Given the lack of knowledge on the mechanisms of action of PolyPs and their effects on P acquisition and growth performance, use of PolyPs in intensive farming systems is still limited. These fertilizers can be considered efficient multifeatured P fertilizers having the potential to stimulate plant growth and P acquisition efficiency. Our findings demonstrate that PolyPs (especially PolyB and PolyC) application enhanced P acquisition and improved wheat above-ground performance. Specifically, application of PolyPs (especially PolyB and PolyA) at D60 showed promising results in terms of plant growth and P uptake, suggesting that PolyPs application at D60, under the current study conditions, improved wheat growth performance, photosynthesis, and P acquisition efficiency. Improvement of P acquisition under PolyPs application could be linked to changes in morphological and physiological root traits.

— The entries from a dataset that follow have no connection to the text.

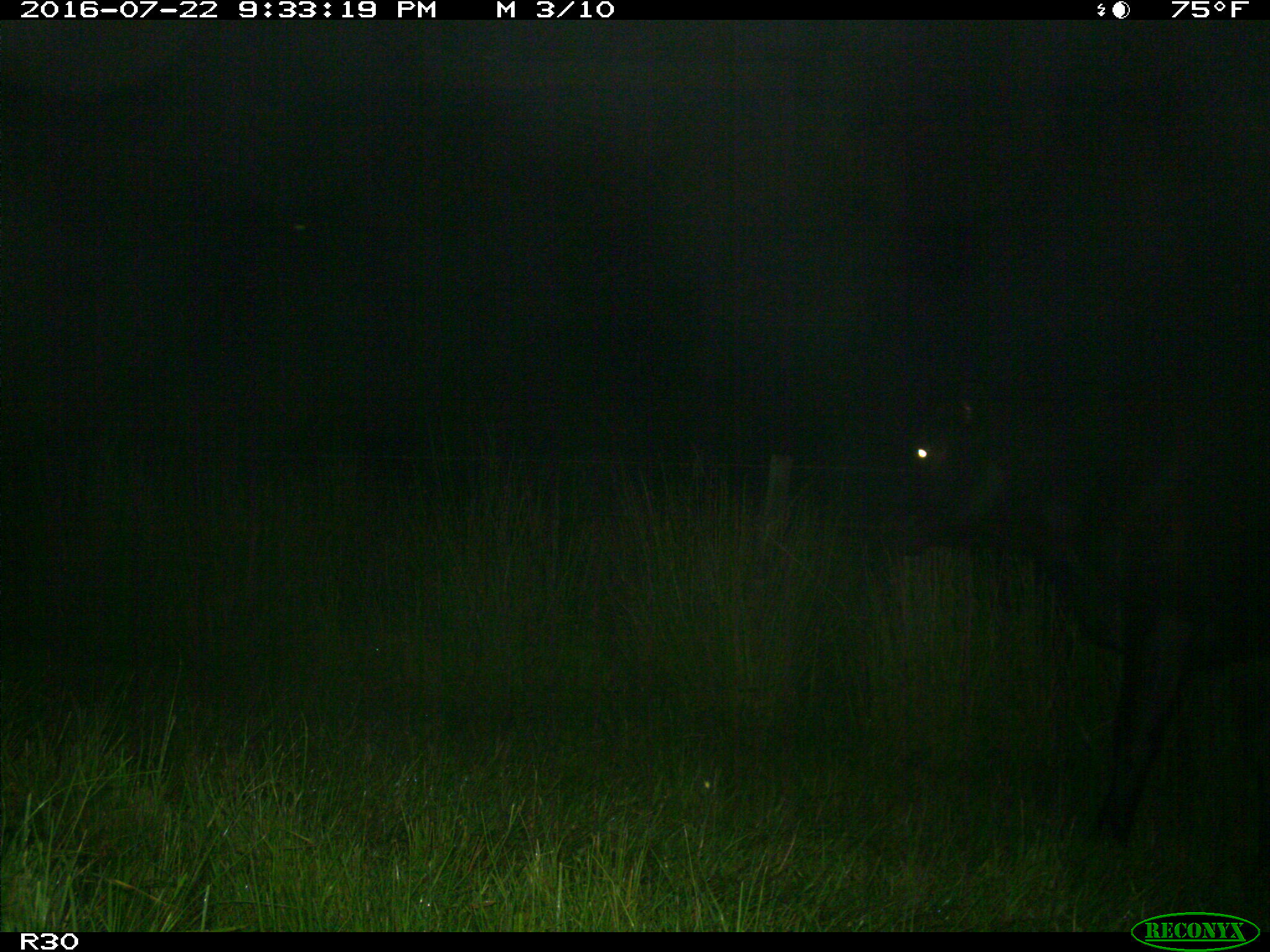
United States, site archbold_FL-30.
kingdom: Animalia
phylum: Chordata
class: Mammalia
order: Artiodactyla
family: Bovidae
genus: Bos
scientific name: Bos taurus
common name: domestic cow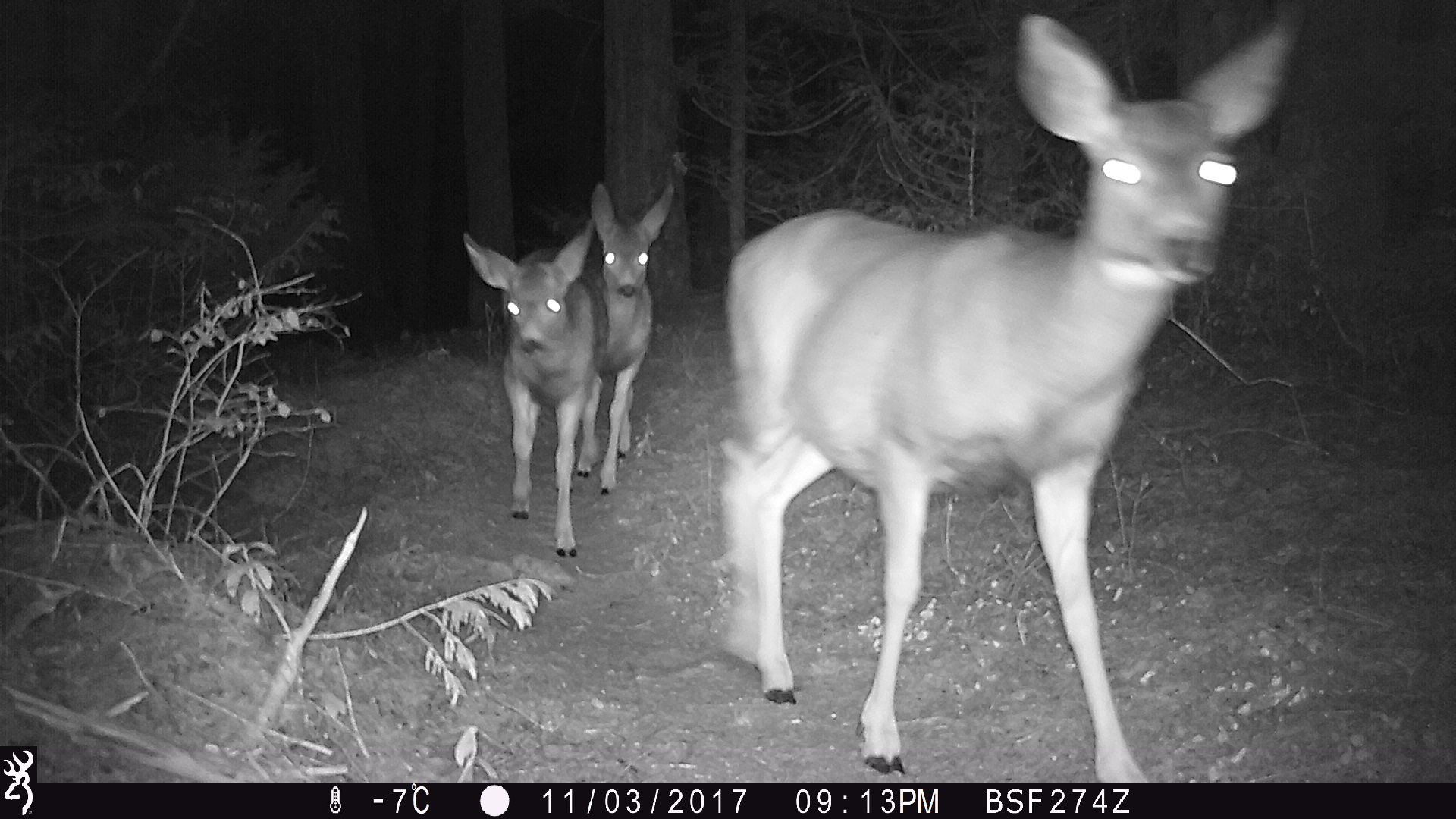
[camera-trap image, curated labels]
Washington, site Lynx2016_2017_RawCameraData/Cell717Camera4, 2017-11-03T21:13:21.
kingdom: Animalia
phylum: Chordata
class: Mammalia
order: Artiodactyla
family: Cervidae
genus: Odocoileus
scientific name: Odocoileus hemionus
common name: mule deer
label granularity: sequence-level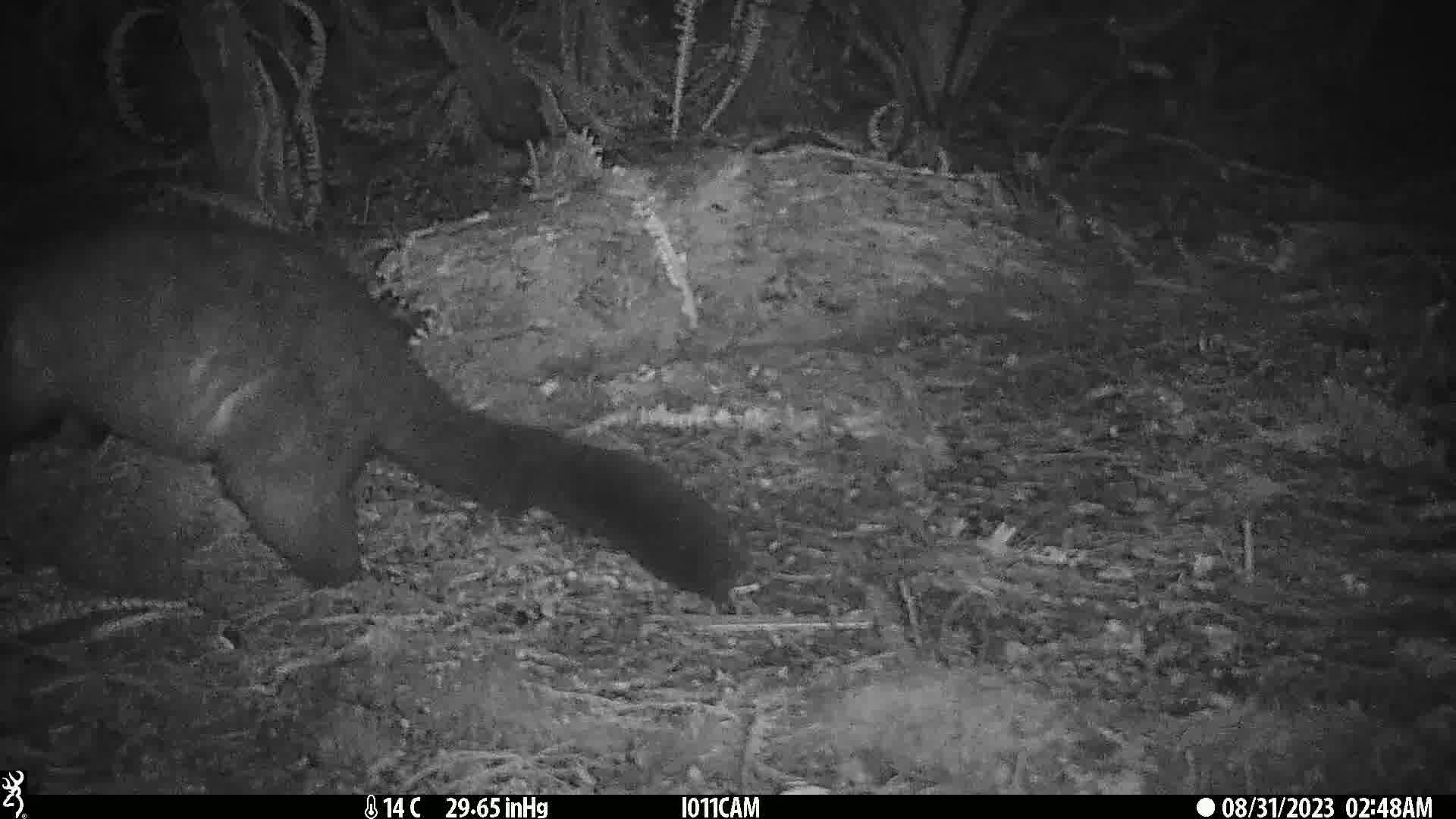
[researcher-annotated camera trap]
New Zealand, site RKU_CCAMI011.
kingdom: Animalia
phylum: Chordata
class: Mammalia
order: Diprotodontia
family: Phalangeridae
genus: Trichosurus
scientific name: Trichosurus vulpecula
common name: common brushtail possum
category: possum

Moreover, obvious enhancement of above-ground parameters, notably nutrient and chlorophyll contents, could be reliable indicators of the advantageous effects of PolyPs on the whole plant growth performance as well as below- and above-ground interconnections. Therefore, the beneficial effects of PolyPs could be further explored by discerning specific patterns of relationships between above- and below-ground parameters through greenhouse and field experiments. Moreover, this study opens a new route of research to investigate specific below-ground mechanisms (functional traits of roots and associated microbes) driving PolyPs hydrolysis in soils, which will help to assess the slow-release properties that PolyPs could exhibit. In this regard, field and greenhouse experiments are needed to accurately determine the importance of below-above-ground interconnections for a better acquisition of P under PolyPs application. Also, understanding the role of rhizosphere soil microbiota in response to PolyPs application is highly recommended, especially P solubilizing/mineralizing microorganisms with high potential for production of organic acids and phosphatases through stimulating specific root physiological traits presumably involved in PolyP use efficiency.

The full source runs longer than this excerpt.